Metadata Activism

By Laura Paglione and John Chodacki | Thu, Feb 13, 2020

Without metadata... Zero Hunger will take longer

Metadata 2020’s activism work is based on the Big Ideas that can be enabled and enhanced by richer metadata - ideas like solving poverty, and eliminating hunger.

We have developed a set of Metadata Principles that are helpful in quantifying and evaluating contributions that metadata is making toward these Big Ideas. These Principles quantify what it means to have richer metadata, metadata that is Compatible (provide a guide to content for machines and people), Complete (reflect the content, components, and relationships as published), Credible (enable content discoverability and longevity), and Curated (reflect updates and new elements). Based on these Principles, we also have developed a set of Metadata Practices that outline the actions needed by individuals and organizations to achieve these Principles to affect the Big Ideas.

During the last week of January, we kicked off our latest round of metadata activism at the PIDapalooza conference in Lisbon, Portugal. With two opportunities to get participants engaged we practiced some participatory community and action building.

Big Ideas with the Tree of PID-ful Life

10.5281/zenodo.3661233

What is a Big Idea that can be enabled by richer metadata? This is the question that this interactive exhibit sought to answer. Participants were invited to add their own big ideas to this tree that represents the growth of rich metadata to support these ideas. In addition to being really beautiful to look at, the tree by the end of the conference was filled with inspiring visions of a world rich with PIDs and metadata.

Photo of the Tree of PIDful Life

Be a Metadata Activist

10.5281/zenodo.3661228

During a 30-min session in the big conference room, participants identified the Big Ideas that they wanted to affect, and created action pledges of specific metadata practices that they will do in the near term.

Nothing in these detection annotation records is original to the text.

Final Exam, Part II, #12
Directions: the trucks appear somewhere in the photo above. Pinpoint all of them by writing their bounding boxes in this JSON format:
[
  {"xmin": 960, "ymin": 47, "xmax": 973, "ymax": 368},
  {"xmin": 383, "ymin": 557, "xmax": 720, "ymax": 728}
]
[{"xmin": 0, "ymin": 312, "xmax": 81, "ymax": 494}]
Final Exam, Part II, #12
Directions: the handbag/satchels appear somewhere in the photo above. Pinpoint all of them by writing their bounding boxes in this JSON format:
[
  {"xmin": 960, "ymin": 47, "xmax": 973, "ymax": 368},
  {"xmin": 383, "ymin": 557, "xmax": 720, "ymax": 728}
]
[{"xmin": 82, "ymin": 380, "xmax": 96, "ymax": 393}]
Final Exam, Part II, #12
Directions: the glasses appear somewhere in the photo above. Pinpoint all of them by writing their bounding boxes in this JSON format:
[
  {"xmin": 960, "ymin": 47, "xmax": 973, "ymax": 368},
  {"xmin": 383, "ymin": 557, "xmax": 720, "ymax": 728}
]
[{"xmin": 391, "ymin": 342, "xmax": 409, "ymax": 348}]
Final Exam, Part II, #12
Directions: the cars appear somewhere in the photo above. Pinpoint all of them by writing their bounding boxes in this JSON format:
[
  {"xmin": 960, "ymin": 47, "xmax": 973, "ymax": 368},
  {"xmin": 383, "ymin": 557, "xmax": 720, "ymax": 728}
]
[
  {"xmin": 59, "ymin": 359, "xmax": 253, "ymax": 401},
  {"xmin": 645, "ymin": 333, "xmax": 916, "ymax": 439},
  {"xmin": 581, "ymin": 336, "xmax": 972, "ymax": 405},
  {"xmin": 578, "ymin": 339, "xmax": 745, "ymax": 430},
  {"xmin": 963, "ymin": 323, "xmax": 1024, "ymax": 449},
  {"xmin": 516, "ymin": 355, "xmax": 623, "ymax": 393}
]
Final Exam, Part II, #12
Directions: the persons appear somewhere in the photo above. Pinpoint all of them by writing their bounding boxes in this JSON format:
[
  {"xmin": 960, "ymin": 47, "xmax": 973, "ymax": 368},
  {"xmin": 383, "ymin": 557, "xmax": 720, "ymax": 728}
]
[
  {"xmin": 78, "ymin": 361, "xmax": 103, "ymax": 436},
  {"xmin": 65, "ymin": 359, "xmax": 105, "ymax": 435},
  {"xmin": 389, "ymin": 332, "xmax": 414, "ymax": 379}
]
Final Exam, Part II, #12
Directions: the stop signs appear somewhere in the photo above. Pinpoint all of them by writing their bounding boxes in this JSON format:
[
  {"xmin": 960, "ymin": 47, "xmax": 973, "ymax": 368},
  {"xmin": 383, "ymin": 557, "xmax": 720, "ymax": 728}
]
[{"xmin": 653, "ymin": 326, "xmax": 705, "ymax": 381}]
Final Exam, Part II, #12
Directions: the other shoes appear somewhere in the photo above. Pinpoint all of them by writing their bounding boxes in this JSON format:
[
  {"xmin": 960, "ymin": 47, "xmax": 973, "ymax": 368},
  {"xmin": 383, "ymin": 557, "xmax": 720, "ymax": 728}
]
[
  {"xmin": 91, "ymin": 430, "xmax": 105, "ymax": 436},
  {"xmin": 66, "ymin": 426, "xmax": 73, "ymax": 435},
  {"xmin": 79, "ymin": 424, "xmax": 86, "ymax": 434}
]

To help formulate action pledges, we discussed Metadata Personas and how practices are shaped by the personas we assume. When the Metadata 2020 community groups developed the Personas, they considered the flow of metadata between individuals and systems, and recognized that people and systems take on one or more personas based on what they are doing at any one moment. In addition, the actions performed by each Persona are quite similar regardless of industry, title or background. Using this role-based approach is a useful construct for thinking about the actions we individually can take to improve metadata.

  • Metadata Creators provide descriptive information (metadata) about research and scholarly outputs.
  • Metadata Curators classify, normalize, and standardize this descriptive information to increase its value as a resource.
  • Metadata Custodians store and maintain this descriptive information and make it available for consumers.
  • Metadata Consumers knowingly or unknowingly use the descriptive information to find, discover, connect, and cite research and scholarly outputs.

The actions of the pledges were based on the list of Metadata Practices that we are developing that fall into 8 broad groups:

  1. Connect to what already exists
  2. Adopt schema best practices
  3. Honor the strategic nature of metadata
  4. Prepare for evolving needs
  5. Facilitate discoverability
  6. Adopt an attitude of continuous improvement
  7. Act on issues when you find them
  8. Take a personal role in making metadata richer

Their pledges were inspiring. What Big Idea do you feel needs more attention and richer metadata, and what would your pledge be to affect change?